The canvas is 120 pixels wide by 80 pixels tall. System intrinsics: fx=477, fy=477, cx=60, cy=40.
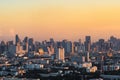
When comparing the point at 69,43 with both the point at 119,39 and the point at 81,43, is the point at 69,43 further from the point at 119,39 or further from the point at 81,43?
the point at 119,39

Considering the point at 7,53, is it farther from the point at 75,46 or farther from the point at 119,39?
the point at 119,39

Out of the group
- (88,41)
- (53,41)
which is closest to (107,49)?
(88,41)

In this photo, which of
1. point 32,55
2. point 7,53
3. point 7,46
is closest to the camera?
point 32,55

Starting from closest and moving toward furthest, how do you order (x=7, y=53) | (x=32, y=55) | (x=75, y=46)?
(x=32, y=55)
(x=7, y=53)
(x=75, y=46)

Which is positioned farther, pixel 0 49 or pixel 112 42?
pixel 112 42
════════
Rewrite all the items above with "nearest" in place of each "closest", changing nothing else, and omit the pictures.

The canvas is 120 pixels wide by 80 pixels tall. System intrinsics: fx=477, fy=477, cx=60, cy=40.
When comparing the point at 69,43 with both the point at 119,39 and the point at 81,43, is the point at 69,43 further from the point at 119,39 or further from the point at 81,43?
the point at 119,39

Considering the point at 7,53, is it farther from the point at 75,46 or farther from the point at 119,39?
the point at 119,39

Out of the group
- (88,41)
- (53,41)
which is nearest to (107,49)?
(88,41)

In this photo, which of
1. point 32,55
2. point 7,53
3. point 7,46
is nearest to the camera?
point 32,55

Starting from nearest and moving toward furthest, how do you order (x=7, y=53) | (x=32, y=55) | (x=75, y=46)?
(x=32, y=55)
(x=7, y=53)
(x=75, y=46)

Which is positioned farther, pixel 0 49 or pixel 112 42?
pixel 112 42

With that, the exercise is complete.